This font came from Argentina, and I thought there was no chance of it ever being identified. However, thanks to some excellent sleuthing assistance from Greg Walters, here are the details!
Greg Walters wrote:
That is an absolutely fabulous font of wood type!!! I especially love the cap O and the line that appears in C, O, & Q. Beautiful. My immediate thought is that it is German, because of the form of the lower-case b, d, h, and especially k. To me, those four letters just reek of German type design in the 1900-WWI era.
A couple months ago I photographed the Roman Scherer catalogue described as circa 1917 at the Butler Library at Columbia (the old ATF Typographic Library). It shows your font as Series 5340.
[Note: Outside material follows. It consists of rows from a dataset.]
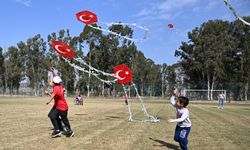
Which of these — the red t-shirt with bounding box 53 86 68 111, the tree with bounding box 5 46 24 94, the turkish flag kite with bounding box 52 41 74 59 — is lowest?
the red t-shirt with bounding box 53 86 68 111

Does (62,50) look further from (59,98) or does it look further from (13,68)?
(13,68)

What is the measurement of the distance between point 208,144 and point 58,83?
18.2 ft

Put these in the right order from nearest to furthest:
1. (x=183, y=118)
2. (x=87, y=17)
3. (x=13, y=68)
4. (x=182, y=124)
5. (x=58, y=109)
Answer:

You thought it might be Italian, so I went to a Nebiolo catalogue circa 1890-1900. I found a very similar face called Vulcano. It is as if someone took your face, lightened it a weight or two, and redrew it to get rid of the German influences. The stems of the b, d, and h do not curve over. But the faces are definitely related. It has the line through the a and g, and o, but your face has a redesigned o. It does not have the line that appears in your C, O, and Q.
My guess is that the Italian face appeared first, and Roman Scherer liked it and redrew it with a German look and added more fanciful detail which would work better at a larger size. But it could just as easily happened that Roman Scherer designed it first, and Nebiolo romanized and simplified the design for smaller metal type.
Here's another interesting thing. In a German specimen book, I found a face somewhat like Vulcano, but more upright. It was called Vulcan! So perhaps:
a) Vulcan was the original design
b) Nebiolo converted it to a cursive and called it Vulcano
c) Roman Scherer jazzed it up and called it 5340. Who knows?
The second example comes from "Art Nouveau & early Art Deco Type & Design from the Roman Scherer catalogue" p.78. This catalogue date is unknown.